*** Opening Dataset excerpts ***

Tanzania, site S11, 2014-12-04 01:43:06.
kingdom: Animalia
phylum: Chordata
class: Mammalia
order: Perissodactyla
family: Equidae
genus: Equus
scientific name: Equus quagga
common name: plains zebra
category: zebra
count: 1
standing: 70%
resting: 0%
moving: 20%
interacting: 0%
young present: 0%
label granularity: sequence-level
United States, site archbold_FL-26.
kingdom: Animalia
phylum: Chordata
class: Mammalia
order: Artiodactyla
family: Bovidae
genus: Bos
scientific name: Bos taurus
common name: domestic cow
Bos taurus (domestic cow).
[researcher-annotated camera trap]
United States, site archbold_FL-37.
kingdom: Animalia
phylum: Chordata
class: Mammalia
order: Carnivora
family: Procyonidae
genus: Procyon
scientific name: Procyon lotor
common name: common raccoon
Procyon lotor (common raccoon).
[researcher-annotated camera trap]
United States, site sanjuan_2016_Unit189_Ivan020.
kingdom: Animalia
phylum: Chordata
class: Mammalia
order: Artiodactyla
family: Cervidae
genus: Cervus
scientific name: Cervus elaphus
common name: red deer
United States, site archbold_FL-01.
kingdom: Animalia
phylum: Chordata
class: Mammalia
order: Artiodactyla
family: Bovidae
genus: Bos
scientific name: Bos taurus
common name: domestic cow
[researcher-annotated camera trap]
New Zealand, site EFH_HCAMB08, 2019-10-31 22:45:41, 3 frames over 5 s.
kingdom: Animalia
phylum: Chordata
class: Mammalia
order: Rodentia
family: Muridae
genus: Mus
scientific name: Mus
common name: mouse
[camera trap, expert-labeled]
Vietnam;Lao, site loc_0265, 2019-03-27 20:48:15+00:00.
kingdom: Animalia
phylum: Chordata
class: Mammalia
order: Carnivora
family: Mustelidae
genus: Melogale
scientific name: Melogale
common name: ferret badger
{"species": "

*** Closing Dataset excerpts ***

**What the exercise asks**
Go through the material and report each line that holds the string "site".

**Output of the task**
Tanzania, site S11, 2014-12-04 01:43:06.
United States, site archbold_FL-26.
United States, site archbold_FL-37.
United States, site sanjuan_2016_Unit189_Ivan020.
United States, site archbold_FL-01.
New Zealand, site EFH_HCAMB08, 2019-10-31 22:45:41, 3 frames over 5 s.
Vietnam;Lao, site loc_0265, 2019-03-27 20:48:15+00:00.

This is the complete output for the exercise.